Tokyo's key Nikkei index closed up Friday, hitting its highest level since 1991, despite continued uncertainty over the outcome of the US presidential election.
The benchmark Nikkei 225 index gained 0.91% or 219.95 points to end at 24 325.23, the highest level since November 1991. Over the week, the index rallied 5.9%.
The broader Topix index closed up 0.52% or 8.55 points at 1 658.49. Over the week, the index climbed 5.0%.
Japanese indexes started in negative territory, adjusting recent gains and reacting to a stronger yen against the dollar.
"But investors later resumed bargain-hunting purchases on the backdrop of easing uncertainties over the US presidential election," Okasan Online Securities said in a commentary.
US President Donald Trump erupted in a tirade of unsubstantiated claims that he is being cheated out of winning the US election as vote counting across battleground states showed Democrat Joe Biden closing in on victory.

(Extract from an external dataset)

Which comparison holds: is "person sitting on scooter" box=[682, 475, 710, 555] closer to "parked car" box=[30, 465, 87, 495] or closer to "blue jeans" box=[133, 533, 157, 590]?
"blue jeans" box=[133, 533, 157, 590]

But the outburst did little to move the market in Tokyo.
The dollar traded at ¥103.58 in Asian trade, against ¥103.55 in New York and ¥104.30 in Tokyo late on Thursday.
In Tokyo, Toyota ended up 0.50% at ¥7 019 after it said it almost doubled its full-year forecasts, saying sales and production were recovering quickly from the coronavirus pandemic.
Its smaller rival Honda was up 2.51% at ¥2 589.5 before releasing earnings after the closing bell.
The automaker upgraded its full-year forecast, projecting net profit at ¥390 billion for the current year, compared with an earlier estimate of ¥165 billion.
Nintendo ended down 0.17% at ¥57 810 on profit taking after starting with gains following its announcement its first-half net profit soared 243.6% on-year while upgrading its full-year sales and profit forecasts.
Eisai rallied 3.70% to ¥10 240, a day after the pharmaceutical firm surged 17.91% to the day's cap on a US Food and Drug Administration report saying an experimental Alzheimer's therapy it co-developed with Biogen appears effective.
Japan's household spending dipped 10.2% in September on-year, according to the internal affairs ministry data released before the opening bell.
The figure was largely in line with market expectations of a 10.5% drop, as consumers refrained from spending, particularly on transportation and leisure activities.